The Revenge of Frankenstein

Dir: Terence Fisher
Star: Peter Cushing, Francis Matthews, Eunice Gayson, Michael Gwynn

Would it be churlish to point out Frankenstein doesn't do much revenge-taking here, any more than he was evil in The Evil of Frankestein, or was particularly cursed in... Well, you get the picture. What he does manages to do, is cheat the guillotine which awaited him at the end of Curse, with a priest taking the blade instead. The Baron (Cushing) quietly sets up shop in another town, attending to the rich, a success that brings him under the displeased scrutiny of the local medical council. He also does "charity work" at a hospital for the poor, which provides a handy source of spare parts for his off-hours research. Another local physician, Dr. Kleve (Matthews) recognises him, blackmailing his way into an assistant's position, and the pair work towards transplanting the brain of the Baron's deformed assistant Karl into a spiffy new body (Gwynn). Never mind that, when they tried it on a monkey, it turned cannibalistic. What could possibly go wrong?
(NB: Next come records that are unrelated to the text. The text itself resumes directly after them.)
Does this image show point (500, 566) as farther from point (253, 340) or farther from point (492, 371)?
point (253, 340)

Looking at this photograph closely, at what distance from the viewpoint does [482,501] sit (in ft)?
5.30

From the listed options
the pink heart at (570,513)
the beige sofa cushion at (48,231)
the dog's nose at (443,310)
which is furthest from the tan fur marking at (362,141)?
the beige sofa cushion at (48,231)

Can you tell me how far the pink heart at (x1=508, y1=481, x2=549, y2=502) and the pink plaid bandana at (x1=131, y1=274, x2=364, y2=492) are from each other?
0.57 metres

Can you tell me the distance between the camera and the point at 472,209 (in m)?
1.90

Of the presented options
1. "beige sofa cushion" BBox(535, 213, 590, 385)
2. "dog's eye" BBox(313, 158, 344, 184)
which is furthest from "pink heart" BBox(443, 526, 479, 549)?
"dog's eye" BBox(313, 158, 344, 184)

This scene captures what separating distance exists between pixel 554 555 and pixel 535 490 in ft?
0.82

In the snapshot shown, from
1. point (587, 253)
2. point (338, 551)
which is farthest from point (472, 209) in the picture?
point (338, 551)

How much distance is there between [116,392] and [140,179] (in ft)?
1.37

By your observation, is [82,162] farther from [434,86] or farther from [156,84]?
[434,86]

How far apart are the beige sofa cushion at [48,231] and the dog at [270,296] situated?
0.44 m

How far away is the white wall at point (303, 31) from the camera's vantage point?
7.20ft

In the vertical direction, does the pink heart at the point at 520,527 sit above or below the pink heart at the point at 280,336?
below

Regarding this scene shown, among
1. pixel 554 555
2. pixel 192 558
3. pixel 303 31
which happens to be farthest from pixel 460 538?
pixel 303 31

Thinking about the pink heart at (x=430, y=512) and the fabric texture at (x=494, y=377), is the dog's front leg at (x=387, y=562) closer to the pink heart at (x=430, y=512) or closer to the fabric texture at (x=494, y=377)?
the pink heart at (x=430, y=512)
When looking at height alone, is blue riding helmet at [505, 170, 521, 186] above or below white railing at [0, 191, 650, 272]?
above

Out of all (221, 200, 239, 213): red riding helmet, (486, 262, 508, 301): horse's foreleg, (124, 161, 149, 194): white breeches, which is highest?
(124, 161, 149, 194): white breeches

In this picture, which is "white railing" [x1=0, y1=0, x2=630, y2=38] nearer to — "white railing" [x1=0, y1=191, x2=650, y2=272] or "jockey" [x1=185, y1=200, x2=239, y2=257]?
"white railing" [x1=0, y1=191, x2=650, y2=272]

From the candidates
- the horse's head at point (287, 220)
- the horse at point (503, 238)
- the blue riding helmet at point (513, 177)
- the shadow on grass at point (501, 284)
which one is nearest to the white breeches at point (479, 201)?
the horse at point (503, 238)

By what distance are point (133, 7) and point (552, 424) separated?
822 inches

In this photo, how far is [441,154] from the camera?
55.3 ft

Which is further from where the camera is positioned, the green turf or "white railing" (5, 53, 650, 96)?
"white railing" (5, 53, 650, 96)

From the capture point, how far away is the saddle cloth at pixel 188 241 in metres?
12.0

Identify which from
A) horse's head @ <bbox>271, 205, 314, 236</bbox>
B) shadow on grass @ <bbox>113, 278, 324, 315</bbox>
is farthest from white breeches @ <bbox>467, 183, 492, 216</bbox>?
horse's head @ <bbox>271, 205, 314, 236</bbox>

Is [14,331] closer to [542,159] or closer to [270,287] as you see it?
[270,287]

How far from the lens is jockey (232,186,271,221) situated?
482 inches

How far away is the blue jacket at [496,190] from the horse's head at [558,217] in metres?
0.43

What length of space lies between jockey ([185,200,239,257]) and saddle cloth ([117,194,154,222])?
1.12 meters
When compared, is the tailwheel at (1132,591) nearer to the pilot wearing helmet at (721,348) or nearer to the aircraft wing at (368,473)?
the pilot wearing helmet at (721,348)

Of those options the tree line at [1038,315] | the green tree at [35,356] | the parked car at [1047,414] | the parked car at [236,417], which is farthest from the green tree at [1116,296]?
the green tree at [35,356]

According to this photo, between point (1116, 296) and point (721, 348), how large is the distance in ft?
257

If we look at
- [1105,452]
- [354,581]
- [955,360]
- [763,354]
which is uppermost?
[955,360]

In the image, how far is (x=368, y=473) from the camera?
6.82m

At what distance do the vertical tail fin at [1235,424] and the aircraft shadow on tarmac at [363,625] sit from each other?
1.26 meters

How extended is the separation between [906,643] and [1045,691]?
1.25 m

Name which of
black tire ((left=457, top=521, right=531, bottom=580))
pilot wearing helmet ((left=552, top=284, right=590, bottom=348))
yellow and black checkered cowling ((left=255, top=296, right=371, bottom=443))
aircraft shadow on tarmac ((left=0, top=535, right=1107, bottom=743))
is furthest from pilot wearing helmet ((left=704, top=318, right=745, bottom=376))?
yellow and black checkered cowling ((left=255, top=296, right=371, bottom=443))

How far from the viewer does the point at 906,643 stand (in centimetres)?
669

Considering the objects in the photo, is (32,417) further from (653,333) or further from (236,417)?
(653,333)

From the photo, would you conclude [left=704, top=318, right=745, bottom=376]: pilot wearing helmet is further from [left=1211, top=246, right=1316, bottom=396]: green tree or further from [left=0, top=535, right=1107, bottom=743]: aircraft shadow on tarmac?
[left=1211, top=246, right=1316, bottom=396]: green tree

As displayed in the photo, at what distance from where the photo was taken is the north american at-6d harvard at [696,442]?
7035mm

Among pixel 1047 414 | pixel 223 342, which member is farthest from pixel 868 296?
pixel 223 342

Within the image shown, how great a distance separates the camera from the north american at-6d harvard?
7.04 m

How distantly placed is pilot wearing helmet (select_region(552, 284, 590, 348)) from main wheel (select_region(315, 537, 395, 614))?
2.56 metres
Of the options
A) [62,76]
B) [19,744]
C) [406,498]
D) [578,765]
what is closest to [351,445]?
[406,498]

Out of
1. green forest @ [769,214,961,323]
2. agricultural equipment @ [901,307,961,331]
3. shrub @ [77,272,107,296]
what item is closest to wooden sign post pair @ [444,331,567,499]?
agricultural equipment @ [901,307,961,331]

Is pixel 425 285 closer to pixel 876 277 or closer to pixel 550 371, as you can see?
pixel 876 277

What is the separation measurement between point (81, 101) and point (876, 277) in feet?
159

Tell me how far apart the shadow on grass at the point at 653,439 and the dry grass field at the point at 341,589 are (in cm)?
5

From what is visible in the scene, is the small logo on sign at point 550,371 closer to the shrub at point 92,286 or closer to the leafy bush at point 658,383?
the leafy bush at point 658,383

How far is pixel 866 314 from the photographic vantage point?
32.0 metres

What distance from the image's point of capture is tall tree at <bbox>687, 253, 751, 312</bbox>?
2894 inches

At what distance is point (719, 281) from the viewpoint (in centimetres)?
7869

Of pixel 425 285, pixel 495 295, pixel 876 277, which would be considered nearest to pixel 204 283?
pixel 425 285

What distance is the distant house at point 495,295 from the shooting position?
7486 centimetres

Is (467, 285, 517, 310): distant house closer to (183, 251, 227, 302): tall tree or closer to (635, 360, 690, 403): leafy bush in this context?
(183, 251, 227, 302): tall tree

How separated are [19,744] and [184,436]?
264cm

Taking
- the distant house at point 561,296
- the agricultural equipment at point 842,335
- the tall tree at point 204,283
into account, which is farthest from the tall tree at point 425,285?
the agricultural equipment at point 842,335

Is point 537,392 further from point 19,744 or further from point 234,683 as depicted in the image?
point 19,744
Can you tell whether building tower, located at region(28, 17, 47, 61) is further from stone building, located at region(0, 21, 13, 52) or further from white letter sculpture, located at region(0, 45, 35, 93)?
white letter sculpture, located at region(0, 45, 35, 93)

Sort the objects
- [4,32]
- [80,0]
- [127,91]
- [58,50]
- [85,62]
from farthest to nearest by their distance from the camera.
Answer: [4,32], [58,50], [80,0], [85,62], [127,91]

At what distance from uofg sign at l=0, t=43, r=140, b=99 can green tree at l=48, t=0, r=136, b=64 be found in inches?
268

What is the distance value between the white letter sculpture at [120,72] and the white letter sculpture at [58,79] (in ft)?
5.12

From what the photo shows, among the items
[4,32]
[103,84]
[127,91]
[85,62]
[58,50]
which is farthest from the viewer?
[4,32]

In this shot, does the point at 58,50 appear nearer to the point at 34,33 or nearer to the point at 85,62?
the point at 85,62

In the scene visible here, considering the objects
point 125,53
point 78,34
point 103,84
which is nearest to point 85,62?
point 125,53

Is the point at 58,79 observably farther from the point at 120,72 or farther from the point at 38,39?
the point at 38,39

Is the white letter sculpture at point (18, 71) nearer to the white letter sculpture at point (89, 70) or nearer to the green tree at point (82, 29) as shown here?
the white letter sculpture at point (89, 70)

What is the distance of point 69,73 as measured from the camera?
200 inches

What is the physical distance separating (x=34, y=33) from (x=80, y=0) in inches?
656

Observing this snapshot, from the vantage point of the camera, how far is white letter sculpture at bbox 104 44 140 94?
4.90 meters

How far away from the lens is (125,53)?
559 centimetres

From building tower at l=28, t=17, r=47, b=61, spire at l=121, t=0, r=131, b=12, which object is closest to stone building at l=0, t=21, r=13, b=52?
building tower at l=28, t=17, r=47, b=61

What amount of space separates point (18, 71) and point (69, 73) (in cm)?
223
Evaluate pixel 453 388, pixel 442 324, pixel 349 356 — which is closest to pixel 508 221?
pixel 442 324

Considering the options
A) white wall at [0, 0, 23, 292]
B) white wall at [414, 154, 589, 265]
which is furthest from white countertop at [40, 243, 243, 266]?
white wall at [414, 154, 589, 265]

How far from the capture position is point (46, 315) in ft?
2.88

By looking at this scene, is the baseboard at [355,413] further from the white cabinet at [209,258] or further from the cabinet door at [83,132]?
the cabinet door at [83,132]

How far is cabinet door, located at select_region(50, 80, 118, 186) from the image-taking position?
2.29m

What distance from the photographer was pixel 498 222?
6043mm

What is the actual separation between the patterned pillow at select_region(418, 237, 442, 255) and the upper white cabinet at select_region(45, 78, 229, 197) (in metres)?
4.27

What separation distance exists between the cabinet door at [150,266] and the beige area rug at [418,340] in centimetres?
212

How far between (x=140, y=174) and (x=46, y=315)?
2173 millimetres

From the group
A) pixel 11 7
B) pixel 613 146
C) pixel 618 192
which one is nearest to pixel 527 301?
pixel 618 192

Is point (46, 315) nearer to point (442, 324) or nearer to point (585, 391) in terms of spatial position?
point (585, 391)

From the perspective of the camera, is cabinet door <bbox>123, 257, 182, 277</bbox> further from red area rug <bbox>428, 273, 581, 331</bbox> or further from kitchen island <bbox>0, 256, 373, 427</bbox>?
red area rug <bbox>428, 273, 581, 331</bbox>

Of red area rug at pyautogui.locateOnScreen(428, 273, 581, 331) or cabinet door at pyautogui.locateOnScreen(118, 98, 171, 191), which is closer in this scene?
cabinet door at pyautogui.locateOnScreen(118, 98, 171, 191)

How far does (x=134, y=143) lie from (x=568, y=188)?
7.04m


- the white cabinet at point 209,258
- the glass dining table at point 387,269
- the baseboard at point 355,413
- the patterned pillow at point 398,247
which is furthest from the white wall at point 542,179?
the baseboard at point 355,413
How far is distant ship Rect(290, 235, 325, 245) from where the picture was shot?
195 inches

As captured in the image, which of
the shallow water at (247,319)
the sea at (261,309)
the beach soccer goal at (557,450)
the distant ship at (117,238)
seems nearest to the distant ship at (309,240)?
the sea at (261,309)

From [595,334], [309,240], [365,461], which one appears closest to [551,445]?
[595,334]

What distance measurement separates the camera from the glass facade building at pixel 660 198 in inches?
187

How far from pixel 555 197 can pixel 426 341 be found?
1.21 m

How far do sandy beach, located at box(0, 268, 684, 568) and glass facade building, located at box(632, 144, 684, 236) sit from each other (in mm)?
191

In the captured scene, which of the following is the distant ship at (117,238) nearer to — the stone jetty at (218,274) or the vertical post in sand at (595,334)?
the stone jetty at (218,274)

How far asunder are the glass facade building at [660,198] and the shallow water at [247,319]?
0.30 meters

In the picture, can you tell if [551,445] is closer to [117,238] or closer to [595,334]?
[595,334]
Naturally, things do; what fun would a movie be, where the scientist's creation didn't get to go on the rampage? Interestingly, the "creation" here is, at least initially, largely indistinguishable from the rest of us. While it's a novel angle - monster is, as monster does, perhaps - the results aren't remotely terrifying, because the way Gwynn plays it, he comes off more as a belligerent drunk than a nightmarish creation of science gone horribly wrong. Against that, we have Cushing: he proved through the series why he is Baron Frankenstein sans pareil, and does the job again here. The Baron being a man oblivious to everything except his own goals; even when helping others, it's for selfish reasons of his own knowledge. After being called before the medical council and their suspicions as to his identity, as Kleve begs him to flee, Frankenstein completely refuses to cave to their pressure, in a way that's almost admirable. As so often with Hammer, Cushing is responsible for a huge part of the film's lasting quality and appeal, and his portrayal here fleshes out the Baron into a character with depth.